In the known generator designs in which an inner or outer stator acts as the armature, the stator is loaded with a plurality of windings or coils, and a corresponding rotor is loaded with magnets or magnet pole pieces. The armature itself is usually made by stacking laminate sheets of a suitable material such as electrical steel or silicon steel, and arranging these about a supporting structure. A laminate sheet is pre-cut or punched in the desired shape according to the required number of stator windings and stator teeth, and, when mounted on the supporting structure, will extend radially outward. In the case of very large electric motors or generators, a laminate sheet can comprise an arc segment of the stator, with a number of armature teeth protrusions that define the winding slots. Each winding is arranged in a slot formed between adjacent stator teeth. A laminate sheet serves to fulfill various important functions such as reducing eddy currents, lowering hysteresis, and providing a path for magnetic flux. For this reason, a laminate sheet is usually realized as an uninterrupted area with a main body and a number of stator tooth protrusions. Ideally, the metal of the laminate sheet provides the magnetic flux with an uninterrupted path through the body of the laminate sheet.

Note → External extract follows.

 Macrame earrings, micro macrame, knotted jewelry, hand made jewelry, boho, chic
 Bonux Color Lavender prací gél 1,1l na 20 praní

During operation of a generator such as a wind turbine generator, high levels of electrical current are induced in the windings, and these become very hot as a result. A high temperature in the windings is undesirable for a number of reasons. The resistance of the windings increases at higher temperatures, with a detrimental effect on the generator's output power. Also, the heat from the generator is passed to the magnets and can have an adverse effect on their performance. Other components in the generator, such as electrical circuitry for auxiliaries, can also be affected by the high temperatures. Therefore, much effort is invested in attempting to cool the generator.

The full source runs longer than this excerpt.